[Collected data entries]
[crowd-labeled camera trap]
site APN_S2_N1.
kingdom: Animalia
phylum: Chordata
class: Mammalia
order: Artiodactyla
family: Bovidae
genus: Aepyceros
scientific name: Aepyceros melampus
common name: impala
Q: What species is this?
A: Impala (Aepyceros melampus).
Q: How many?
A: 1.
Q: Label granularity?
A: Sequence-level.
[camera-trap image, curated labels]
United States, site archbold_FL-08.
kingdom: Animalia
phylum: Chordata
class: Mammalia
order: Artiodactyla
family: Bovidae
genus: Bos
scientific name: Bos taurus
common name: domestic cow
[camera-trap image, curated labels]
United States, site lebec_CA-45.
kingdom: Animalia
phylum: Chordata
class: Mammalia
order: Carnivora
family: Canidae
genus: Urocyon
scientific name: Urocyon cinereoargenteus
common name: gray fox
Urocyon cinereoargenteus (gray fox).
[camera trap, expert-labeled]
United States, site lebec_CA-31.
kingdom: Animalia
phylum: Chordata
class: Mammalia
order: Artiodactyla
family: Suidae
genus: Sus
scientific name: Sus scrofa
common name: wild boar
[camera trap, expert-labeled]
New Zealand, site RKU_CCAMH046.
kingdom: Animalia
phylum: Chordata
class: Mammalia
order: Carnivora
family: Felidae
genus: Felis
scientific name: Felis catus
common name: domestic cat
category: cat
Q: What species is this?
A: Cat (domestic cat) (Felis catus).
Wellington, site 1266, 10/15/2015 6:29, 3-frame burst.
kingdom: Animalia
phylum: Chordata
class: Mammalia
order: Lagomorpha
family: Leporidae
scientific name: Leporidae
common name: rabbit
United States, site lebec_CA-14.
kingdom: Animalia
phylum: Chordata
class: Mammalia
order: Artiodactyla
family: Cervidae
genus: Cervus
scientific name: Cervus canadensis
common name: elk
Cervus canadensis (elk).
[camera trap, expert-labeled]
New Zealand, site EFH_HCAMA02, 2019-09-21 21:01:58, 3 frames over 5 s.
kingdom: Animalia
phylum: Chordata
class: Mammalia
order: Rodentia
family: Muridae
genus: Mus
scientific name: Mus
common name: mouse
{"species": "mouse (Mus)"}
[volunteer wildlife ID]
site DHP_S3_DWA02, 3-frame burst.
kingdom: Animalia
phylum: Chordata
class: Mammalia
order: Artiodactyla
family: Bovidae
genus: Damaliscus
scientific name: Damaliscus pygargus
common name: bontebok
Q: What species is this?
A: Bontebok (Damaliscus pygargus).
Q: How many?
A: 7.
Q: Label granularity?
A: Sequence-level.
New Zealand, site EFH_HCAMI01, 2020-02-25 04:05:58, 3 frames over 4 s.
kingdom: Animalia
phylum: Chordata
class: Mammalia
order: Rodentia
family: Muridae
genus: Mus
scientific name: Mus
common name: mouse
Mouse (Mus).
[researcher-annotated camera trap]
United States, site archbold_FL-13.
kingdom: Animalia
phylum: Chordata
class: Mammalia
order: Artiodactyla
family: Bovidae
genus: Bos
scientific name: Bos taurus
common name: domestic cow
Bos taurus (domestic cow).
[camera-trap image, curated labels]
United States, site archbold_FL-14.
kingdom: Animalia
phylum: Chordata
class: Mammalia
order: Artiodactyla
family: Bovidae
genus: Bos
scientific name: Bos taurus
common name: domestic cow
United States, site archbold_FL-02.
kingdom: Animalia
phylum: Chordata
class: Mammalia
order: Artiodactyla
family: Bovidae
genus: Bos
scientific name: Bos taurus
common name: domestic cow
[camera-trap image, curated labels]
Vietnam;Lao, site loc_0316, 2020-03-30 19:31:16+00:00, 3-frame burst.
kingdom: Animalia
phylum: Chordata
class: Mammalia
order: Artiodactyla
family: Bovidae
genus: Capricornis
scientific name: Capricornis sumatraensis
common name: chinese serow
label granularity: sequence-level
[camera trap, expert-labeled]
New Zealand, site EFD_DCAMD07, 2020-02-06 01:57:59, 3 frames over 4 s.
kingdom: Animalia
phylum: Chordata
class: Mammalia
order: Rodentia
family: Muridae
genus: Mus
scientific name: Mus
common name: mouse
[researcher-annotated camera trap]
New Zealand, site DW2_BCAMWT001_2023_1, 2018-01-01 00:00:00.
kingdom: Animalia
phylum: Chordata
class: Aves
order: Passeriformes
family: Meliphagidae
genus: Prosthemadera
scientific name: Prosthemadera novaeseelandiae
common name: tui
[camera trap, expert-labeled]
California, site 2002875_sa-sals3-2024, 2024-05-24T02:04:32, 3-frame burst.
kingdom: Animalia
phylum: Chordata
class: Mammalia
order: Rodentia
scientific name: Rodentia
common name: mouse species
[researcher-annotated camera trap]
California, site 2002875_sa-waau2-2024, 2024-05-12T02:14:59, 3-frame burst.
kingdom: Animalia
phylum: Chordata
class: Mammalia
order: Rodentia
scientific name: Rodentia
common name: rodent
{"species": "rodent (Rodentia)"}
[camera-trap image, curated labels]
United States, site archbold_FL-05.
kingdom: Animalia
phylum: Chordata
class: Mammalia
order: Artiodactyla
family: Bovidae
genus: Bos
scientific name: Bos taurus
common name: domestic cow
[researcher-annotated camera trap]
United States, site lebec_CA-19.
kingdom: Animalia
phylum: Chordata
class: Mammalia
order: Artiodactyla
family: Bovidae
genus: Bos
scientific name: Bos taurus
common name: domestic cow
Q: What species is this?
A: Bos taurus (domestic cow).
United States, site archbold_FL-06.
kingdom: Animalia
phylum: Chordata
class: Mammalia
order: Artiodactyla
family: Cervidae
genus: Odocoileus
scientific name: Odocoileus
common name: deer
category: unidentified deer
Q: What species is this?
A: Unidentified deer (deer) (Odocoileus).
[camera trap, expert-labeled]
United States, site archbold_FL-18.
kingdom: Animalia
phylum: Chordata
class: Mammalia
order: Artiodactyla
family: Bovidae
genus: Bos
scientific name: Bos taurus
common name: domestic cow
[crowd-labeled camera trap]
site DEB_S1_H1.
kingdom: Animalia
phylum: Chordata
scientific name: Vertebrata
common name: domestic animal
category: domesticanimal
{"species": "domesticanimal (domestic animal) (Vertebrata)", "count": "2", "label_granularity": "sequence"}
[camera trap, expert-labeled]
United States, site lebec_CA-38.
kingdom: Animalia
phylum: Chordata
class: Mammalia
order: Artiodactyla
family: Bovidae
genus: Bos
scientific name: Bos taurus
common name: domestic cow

◆ **Work task**
Work out how many lines of the data above contain the string "Vertebrata" and give the number alone.

◆ **Output for this exercise**
2